How one scientist is working to end world hunger and stabilize Earth's climate

My research group together is thinking about the relationships between food and climate. As one part of this portfolio, we look at emissions from food and agricultural systems, including associated land use change.

A lot of the emissions related to food production are not carbon dioxide. These include nitrous oxide from soils and fertilizer and methane from sheep and cattle, as well as conventional pollutants like particulate matter. So, there’s a whole range of physical impacts from these different compounds that have policy implications for the near term, as well as general questions about how to get to net-zero emissions in the world food system.

Through observation and modeling, we are also trying to understand the impacts of climate and atmospheric changes and air pollution on agricultural production. We also work with collaborators around the world to understand what farmers are doing to adapt to those changes – and whether or not their efforts to adapt are working.

My background is in physics, so I came to this field from a physical science perspective. But I’ve always been very interested in economic development. Early in my PhD studies, scientists were beginning to see signals that interactions between food production and our climate could be a classic example of fast bad feedback: You’ve potentially got food systems impacting climate in a way that’s negatively impacting food production, and people are adapting in ways that could accelerate the problem. Now there’s a whole network of people working on food and climate at Stanford, but it wasn’t so ubiquitous when I started.

A lot of the advances in climate science in the past 10 years have really helped us understand with more detail, certainty, and accuracy how hydroclimate is changing and where. Other research has given us a much better picture of why certain areas are more vulnerable than others. Among other projects, my group is studying what kinds of investments actually work to make food systems at the local and regional level more secure, so floods or droughts or other climate impacts don’t lead to hunger and lost livelihoods.

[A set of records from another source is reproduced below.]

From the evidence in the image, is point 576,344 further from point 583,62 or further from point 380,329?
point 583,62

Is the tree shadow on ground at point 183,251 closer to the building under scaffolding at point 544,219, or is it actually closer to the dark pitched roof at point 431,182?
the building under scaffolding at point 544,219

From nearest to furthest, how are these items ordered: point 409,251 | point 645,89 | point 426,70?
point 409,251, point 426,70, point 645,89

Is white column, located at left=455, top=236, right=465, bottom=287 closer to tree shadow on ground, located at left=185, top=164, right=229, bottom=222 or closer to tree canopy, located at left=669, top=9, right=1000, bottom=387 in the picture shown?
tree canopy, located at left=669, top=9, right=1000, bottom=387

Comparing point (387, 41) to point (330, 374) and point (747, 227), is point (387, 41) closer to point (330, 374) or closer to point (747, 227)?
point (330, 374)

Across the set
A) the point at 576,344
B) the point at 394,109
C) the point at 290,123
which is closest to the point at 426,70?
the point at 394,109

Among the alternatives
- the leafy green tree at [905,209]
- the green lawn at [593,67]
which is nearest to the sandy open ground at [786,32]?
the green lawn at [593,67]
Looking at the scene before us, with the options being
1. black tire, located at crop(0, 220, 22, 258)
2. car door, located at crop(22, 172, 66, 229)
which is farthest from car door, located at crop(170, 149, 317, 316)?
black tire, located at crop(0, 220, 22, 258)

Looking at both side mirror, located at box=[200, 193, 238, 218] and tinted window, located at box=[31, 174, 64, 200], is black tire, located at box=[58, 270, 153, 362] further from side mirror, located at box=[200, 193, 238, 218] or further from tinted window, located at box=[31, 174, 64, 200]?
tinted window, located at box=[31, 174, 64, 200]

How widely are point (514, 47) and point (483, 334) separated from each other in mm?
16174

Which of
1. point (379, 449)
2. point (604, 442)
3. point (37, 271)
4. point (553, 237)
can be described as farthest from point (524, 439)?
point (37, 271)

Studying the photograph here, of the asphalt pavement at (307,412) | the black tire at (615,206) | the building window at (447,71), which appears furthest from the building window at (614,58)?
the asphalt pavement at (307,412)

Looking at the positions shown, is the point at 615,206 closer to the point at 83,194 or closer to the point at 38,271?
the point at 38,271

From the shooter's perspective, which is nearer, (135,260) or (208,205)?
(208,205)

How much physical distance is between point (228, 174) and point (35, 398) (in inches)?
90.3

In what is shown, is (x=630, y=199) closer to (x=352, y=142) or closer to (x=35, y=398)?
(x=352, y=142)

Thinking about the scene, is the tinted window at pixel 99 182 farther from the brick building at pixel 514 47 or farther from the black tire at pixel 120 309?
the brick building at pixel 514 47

My research group has done work in a number of regions. A lot of them have been semi-arid regions or dry tropics, which tend to have strong climate signals and large fractions of the population involved in agriculture. Farmers in semi-arid regions are the pointy end of the climate stick, if you will. That’s huge swaths of sub-Saharan Africa, South Asia, Brazil, Mexico, U.S. – there’s a lot of nooks that are ecologically similar.

To me, this work is most exciting when I’ve gotten to really dive into all the information that’s available and then work with people in a given context, and they’re saying either, “Do you see this?” and I can go answer that question with them, or when I’m saying, “Here’s what we’re seeing in the data,” and they say, “Yes, that’s exactly what it is!” I’m energized by that feedback from people who are really experiencing these impacts day to day.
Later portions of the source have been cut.